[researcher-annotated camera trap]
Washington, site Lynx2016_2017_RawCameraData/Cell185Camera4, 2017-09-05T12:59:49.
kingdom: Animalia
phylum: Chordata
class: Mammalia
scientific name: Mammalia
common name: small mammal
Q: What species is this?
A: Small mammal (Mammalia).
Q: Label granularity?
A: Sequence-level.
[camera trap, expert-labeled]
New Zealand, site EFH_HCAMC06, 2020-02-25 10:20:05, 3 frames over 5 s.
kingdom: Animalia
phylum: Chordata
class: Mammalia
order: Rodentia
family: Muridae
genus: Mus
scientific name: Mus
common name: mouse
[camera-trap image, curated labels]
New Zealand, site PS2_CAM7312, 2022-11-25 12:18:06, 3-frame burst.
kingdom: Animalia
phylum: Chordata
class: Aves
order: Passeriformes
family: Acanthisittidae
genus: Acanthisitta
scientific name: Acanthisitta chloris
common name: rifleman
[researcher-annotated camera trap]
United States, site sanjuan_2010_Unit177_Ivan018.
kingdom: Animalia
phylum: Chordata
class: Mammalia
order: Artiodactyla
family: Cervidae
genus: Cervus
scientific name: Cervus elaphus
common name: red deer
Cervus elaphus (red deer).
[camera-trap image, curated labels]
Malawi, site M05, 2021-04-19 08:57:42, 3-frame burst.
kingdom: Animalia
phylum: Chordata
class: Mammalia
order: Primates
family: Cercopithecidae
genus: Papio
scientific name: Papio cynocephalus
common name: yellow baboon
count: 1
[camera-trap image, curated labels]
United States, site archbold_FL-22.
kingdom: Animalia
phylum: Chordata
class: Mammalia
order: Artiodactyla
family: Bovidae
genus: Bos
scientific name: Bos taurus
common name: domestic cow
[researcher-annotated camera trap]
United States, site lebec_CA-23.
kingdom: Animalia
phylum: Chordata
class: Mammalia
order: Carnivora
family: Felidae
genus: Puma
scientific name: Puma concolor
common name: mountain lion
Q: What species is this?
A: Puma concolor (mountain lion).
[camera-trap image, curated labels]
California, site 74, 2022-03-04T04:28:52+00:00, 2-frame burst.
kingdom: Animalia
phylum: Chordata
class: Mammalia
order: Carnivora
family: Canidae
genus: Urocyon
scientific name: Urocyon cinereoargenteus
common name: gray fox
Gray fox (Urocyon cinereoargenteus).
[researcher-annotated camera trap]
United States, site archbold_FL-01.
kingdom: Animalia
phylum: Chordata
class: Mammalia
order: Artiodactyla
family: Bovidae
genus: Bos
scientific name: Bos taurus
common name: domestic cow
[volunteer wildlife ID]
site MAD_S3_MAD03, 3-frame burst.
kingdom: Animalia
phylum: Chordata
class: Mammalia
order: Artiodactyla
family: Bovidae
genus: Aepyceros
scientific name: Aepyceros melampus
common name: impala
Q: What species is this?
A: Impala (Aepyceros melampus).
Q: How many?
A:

> EXERCISE OBJECTIVE:
Type out the whole listing above again, exactly as it stands.

> OUTPUT OF THE EXERCISE:
[researcher-annotated camera trap]
Washington, site Lynx2016_2017_RawCameraData/Cell185Camera4, 2017-09-05T12:59:49.
kingdom: Animalia
phylum: Chordata
class: Mammalia
scientific name: Mammalia
common name: small mammal
Q: What species is this?
A: Small mammal (Mammalia).
Q: Label granularity?
A: Sequence-level.
[camera trap, expert-labeled]
New Zealand, site EFH_HCAMC06, 2020-02-25 10:20:05, 3 frames over 5 s.
kingdom: Animalia
phylum: Chordata
class: Mammalia
order: Rodentia
family: Muridae
genus: Mus
scientific name: Mus
common name: mouse
[camera-trap image, curated labels]
New Zealand, site PS2_CAM7312, 2022-11-25 12:18:06, 3-frame burst.
kingdom: Animalia
phylum: Chordata
class: Aves
order: Passeriformes
family: Acanthisittidae
genus: Acanthisitta
scientific name: Acanthisitta chloris
common name: rifleman
[researcher-annotated camera trap]
United States, site sanjuan_2010_Unit177_Ivan018.
kingdom: Animalia
phylum: Chordata
class: Mammalia
order: Artiodactyla
family: Cervidae
genus: Cervus
scientific name: Cervus elaphus
common name: red deer
Cervus elaphus (red deer).
[camera-trap image, curated labels]
Malawi, site M05, 2021-04-19 08:57:42, 3-frame burst.
kingdom: Animalia
phylum: Chordata
class: Mammalia
order: Primates
family: Cercopithecidae
genus: Papio
scientific name: Papio cynocephalus
common name: yellow baboon
count: 1
[camera-trap image, curated labels]
United States, site archbold_FL-22.
kingdom: Animalia
phylum: Chordata
class: Mammalia
order: Artiodactyla
family: Bovidae
genus: Bos
scientific name: Bos taurus
common name: domestic cow
[researcher-annotated camera trap]
United States, site lebec_CA-23.
kingdom: Animalia
phylum: Chordata
class: Mammalia
order: Carnivora
family: Felidae
genus: Puma
scientific name: Puma concolor
common name: mountain lion
Q: What species is this?
A: Puma concolor (mountain lion).
[camera-trap image, curated labels]
California, site 74, 2022-03-04T04:28:52+00:00, 2-frame burst.
kingdom: Animalia
phylum: Chordata
class: Mammalia
order: Carnivora
family: Canidae
genus: Urocyon
scientific name: Urocyon cinereoargenteus
common name: gray fox
Gray fox (Urocyon cinereoargenteus).
[researcher-annotated camera trap]
United States, site archbold_FL-01.
kingdom: Animalia
phylum: Chordata
class: Mammalia
order: Artiodactyla
family: Bovidae
genus: Bos
scientific name: Bos taurus
common name: domestic cow
[volunteer wildlife ID]
site MAD_S3_MAD03, 3-frame burst.
kingdom: Animalia
phylum: Chordata
class: Mammalia
order: Artiodactyla
family: Bovidae
genus: Aepyceros
scientific name: Aepyceros melampus
common name: impala
Q: What species is this?
A: Impala (Aepyceros melampus).
Q: How many?
A:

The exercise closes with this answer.